Protecting Nature

Our work at Sherwood Forest National Nature Reserve is a blend of small measures and activities to restore parts of the forest, or enhance conditions for single vulnerable species combined with much bigger actions that consider nature landscape-wide.

Along with our partners, the RSPB is committed to protecting the forest as the amazing home for nature that it is, as well as welcoming everyone to experience the wonder of the place for themselves. Here’s how we’re doing it.

Wildlife is facing huge challenges. As climate change affects the environment, and land becomes a dwindling resource, species are dying out and natural habitats are vanishing. It’s our job to protect what we can, and nature reserves and protected areas, like Sherwood, are a good start in doing this. But we also need to take on bigger challenges to make a lasting impact – looking not just at small pockets of land, but ways to connect them, and to restore and recreate landscapes that are abundant with life and provide vibrant habitats to species who need our help to survive.

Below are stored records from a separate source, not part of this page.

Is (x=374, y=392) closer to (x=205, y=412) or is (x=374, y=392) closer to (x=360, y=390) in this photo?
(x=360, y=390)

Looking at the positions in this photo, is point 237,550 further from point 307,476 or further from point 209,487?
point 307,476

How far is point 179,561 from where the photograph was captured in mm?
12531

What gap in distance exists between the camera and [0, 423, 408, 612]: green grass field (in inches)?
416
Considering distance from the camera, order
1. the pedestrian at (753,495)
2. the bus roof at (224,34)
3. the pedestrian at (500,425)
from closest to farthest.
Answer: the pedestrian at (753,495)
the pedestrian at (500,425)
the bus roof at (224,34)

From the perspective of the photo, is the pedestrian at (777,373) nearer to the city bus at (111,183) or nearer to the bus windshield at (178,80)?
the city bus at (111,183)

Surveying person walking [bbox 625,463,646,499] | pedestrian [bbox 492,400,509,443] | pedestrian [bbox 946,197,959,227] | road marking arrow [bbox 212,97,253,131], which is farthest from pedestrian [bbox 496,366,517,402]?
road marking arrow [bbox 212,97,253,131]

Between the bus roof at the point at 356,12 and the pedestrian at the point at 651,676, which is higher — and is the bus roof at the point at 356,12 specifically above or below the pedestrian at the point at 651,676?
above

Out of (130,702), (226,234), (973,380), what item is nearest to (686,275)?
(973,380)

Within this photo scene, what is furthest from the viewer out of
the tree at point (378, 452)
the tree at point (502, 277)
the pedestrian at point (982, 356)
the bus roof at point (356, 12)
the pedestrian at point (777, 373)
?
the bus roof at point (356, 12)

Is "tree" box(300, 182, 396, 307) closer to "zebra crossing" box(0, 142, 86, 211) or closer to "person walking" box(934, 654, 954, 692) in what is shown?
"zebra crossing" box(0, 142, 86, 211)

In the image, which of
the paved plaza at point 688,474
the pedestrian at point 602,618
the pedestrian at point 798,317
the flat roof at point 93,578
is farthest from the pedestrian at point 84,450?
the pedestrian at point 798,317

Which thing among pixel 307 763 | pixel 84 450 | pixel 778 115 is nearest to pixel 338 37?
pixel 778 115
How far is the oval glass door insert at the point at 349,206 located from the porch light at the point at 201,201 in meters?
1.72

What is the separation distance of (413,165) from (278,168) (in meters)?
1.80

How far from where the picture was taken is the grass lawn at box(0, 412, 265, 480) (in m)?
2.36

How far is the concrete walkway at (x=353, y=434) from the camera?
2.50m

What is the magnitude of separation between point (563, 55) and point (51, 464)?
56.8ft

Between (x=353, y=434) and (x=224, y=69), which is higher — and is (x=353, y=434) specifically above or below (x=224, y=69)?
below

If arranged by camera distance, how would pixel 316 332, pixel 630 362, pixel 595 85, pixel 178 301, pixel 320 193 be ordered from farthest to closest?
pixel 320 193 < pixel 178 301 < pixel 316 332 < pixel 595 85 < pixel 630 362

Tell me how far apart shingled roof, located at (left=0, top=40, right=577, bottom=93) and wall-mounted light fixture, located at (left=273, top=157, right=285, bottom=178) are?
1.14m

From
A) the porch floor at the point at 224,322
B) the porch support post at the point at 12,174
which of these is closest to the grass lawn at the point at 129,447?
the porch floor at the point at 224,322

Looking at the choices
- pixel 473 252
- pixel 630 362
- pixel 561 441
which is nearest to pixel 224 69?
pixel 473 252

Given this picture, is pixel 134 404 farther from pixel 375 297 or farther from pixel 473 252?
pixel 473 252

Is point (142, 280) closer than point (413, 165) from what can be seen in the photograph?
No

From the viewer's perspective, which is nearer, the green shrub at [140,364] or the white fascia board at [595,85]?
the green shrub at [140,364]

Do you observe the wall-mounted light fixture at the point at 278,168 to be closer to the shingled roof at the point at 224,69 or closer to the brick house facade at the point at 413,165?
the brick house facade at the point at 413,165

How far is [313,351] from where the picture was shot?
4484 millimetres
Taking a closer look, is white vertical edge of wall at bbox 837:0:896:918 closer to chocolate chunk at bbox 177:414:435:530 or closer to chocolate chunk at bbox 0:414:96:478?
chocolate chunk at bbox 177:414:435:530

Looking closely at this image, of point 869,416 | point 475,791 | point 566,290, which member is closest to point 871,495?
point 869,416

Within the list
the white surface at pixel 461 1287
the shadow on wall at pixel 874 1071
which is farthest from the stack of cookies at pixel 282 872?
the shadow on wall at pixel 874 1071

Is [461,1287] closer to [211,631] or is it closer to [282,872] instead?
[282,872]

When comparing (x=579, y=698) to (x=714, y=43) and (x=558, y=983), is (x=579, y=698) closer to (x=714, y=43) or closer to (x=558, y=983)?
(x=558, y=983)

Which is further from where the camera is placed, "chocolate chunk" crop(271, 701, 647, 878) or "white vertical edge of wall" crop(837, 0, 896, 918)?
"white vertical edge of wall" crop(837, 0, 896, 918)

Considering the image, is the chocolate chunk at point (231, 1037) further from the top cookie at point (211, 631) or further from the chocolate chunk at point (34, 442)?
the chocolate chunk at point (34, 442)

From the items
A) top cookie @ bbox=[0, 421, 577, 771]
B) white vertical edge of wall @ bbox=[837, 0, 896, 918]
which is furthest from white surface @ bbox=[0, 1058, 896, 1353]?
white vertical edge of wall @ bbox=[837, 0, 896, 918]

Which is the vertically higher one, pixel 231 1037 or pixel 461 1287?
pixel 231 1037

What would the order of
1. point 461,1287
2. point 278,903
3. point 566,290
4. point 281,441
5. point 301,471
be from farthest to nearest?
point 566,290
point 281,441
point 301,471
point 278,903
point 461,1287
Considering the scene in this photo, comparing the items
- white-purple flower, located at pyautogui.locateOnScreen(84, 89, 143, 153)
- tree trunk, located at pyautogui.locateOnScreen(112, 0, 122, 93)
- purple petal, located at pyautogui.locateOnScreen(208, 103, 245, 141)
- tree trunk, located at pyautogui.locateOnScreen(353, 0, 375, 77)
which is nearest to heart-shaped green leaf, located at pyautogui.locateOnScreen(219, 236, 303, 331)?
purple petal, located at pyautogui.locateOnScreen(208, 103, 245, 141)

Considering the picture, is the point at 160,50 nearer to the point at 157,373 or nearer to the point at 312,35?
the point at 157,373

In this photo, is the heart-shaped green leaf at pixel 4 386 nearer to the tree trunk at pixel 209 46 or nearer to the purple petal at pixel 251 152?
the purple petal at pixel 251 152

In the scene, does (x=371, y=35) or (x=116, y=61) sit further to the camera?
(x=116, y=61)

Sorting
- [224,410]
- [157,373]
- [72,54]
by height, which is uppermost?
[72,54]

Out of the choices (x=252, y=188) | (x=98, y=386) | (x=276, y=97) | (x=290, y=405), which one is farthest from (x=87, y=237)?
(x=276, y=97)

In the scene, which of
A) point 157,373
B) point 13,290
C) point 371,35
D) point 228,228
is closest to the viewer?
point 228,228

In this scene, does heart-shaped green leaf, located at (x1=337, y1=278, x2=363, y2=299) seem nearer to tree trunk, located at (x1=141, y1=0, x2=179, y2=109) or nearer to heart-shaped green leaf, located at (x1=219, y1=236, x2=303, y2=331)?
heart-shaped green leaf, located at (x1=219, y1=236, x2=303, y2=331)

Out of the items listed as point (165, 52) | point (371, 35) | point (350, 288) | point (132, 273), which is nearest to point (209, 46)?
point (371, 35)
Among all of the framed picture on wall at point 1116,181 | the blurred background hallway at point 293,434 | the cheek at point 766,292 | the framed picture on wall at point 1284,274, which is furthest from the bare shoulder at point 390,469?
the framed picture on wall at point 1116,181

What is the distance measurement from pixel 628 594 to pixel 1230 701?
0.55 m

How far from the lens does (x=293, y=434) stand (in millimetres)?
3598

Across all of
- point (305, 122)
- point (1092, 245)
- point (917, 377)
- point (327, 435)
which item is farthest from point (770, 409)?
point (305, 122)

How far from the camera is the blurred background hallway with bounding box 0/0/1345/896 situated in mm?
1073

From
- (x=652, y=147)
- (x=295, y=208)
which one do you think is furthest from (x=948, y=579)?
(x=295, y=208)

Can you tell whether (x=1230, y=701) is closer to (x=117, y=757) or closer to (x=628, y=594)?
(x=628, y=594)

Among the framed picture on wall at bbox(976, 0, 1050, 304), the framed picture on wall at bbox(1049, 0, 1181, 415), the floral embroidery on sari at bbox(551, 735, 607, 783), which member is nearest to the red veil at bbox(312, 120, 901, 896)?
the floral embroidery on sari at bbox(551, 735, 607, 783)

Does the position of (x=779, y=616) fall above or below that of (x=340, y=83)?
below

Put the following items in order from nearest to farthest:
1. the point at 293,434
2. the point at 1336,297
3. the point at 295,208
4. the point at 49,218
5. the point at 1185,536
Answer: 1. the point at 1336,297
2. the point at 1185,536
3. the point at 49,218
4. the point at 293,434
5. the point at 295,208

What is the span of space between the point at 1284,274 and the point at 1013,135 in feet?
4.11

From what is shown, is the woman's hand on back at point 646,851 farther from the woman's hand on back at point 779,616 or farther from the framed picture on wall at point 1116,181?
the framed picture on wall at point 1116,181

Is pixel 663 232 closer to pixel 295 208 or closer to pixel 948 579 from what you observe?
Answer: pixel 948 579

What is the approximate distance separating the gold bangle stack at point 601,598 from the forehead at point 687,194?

An example of this is our landscape-scale conservation work which will look at the extent of what was the large Royal Hunting Forest of Sherwood. This is a big ambitious project that seeks to reinstate connecting areas of natural habitat where wildlife doesn’t just exist in pockets, but sweeps across our countryside in a better, safer, more robust and sustained home for nature. Sherwood is part of our priority landscape. Two thirds of Sherwood’s woodland and heathland have vanished in the last 300 years – we’re looking at ways to create new habitats in the best locations, make those spaces bigger and to link them to other natural habitats.

Our smaller scale work to manage the National Nature Reserve is just as vital. To begin with, our main focus will be to manage the existing ancient trees and improve growing conditions for the next generation of trees, to give them all space to thrive.

Beyond this, protection is about being a voice for nature, defending it against actions that compromise our natural habitats and the home they give to thousands of species, many under threat. These are places for us to cherish and enjoy, for ourselves as well as nature, so we use influence where we can to safeguard them for now and the future.